TEXT |
↓
Well, that song was the smash hit of 1962 – but Neil Sedaka, the fellow of Turkish-Jewish descent from Brooklyn, who wrote and performed it, was onto something, and it wasn’t a bad tune. In 1947, Sedaka auditioned successfully for a piano scholarship to the Juilliard School’s Preparatory Division for Children, so he knew a thing or two. Good tune and a lyric that, even if monumentally silly, caught the real essentials of the matter and laid them all out there – a winner. Yes, breaking up is hard to do.
And cover versions of the song followed over the years, often as slow-tempo, wistful and longing takes on the original. Sedaka himself re-recorded it as a ballad in 1975 and that version peaked at number eight in February of the following year, and it went to number one on the Adult Contemporary chart. Who knew?
In 1965 Sedaka was set to compete at the Tchaikovsky piano competition in Moscow, but his participation in the competition, which Van Cliburn had won in 1958, was abruptly cancelled by the Soviets – the guy did bubble-gum pop-rock after all. They would have none of him. Some things were not meant to be. They don’t work out. He understood that.
Sure, you don’t want to let go of your dream, what you are sure will make you happy, what you know is your destiny. But others have a say in the matter – you are told “it’s not you, really, it’s me” – and the love of your life walks away. Of course, over the years, you’ve used that same line yourself, so you know the routine. You know it really is you – the other party just didn’t want to say that, having come to know you quite well, they have decided that you’re quite repulsive, actually. You’ve done that yourself – you’ve taken the easy way out, lying through your teeth, and let the other party down easy. Of course it’s a joke. You’re letting yourself down easy. You just don’t want to tell that once lovely woman that, lately, she’s come to remind you of an East German shot-putter you once watched in the Olympics way back when. John Barrymore put it nicely – “Love is the delightful interval between meeting a beautiful girl and discovering that she looks like a haddock.”
So how do you say it really is over? The supporters of Hillary Clinton, after the results of the primaries in North Carolina and Indiana, are facing that problem. They seem to have a haddock on their hands.
The day after the two primaries – he won North Carolina by a landslide and her impressive lead in Indiana got smaller and smaller and she finally won, barely, by two percentage points – things looked bad:
Barack Obama’s march toward the Democratic presidential nomination picked up support from four more superdelegates Wednesday, pushing him ever closer to victory over Hillary Rodham Clinton - even as their primary marathon staggered on.
She had cancelled her round of appearances on the morning news shows – she probably wasn’t up to being chipper and feisty. And the headlines on the AP wire were dismal.
↑
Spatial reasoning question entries
↓
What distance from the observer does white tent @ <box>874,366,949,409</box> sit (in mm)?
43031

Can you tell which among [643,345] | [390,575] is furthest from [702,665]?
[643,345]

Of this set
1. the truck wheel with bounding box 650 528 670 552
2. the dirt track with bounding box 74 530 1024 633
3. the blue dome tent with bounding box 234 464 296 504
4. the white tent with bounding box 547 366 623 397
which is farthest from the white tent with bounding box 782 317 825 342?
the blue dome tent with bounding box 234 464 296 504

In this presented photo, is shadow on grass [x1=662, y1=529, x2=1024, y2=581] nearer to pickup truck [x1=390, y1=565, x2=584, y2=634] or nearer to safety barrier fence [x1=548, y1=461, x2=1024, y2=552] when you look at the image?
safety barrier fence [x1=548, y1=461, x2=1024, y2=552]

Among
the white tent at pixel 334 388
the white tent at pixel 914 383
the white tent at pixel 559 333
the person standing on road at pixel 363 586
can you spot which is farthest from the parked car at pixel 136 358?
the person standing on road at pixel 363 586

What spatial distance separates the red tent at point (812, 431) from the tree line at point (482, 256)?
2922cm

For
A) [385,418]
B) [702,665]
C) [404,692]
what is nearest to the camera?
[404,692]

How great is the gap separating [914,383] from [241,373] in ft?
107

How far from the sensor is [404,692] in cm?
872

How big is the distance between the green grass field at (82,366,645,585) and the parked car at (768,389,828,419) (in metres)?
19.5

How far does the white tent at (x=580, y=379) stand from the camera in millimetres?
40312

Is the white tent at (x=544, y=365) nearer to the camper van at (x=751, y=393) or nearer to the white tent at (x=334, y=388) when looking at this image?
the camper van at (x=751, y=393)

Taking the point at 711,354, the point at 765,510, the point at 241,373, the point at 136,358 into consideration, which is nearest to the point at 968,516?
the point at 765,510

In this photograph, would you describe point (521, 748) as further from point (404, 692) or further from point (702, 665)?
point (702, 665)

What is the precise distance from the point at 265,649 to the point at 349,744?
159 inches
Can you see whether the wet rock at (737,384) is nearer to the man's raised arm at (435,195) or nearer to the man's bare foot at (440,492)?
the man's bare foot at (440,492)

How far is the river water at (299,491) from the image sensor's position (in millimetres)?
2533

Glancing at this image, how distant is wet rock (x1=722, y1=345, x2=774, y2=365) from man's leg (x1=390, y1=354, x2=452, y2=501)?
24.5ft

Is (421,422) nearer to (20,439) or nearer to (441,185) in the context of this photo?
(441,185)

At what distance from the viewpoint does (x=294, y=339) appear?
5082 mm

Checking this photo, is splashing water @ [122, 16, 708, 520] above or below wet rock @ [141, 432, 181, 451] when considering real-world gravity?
↑
EXERCISE |
Decide whether each statement below agrees with the essay on Neil Sedaka and the primaries at the top of the page, answering yes or no and quoting the deciding words of the essay.
1. Sedaka re-recorded the song as a ballad in 1975.
2. Sedaka competed at the Tchaikovsky piano competition in Moscow in 1965.
3. Clinton won Indiana by two percentage points.

THE OUTPUT |
1. Yes: "Sedaka himself re-recorded it as a ballad in 1975"
2. No: "his participation in the competition, which Van Cliburn had won in 1958, was abruptly cancelled by the Soviets"
3. Yes: "she finally won, barely, by two percentage points"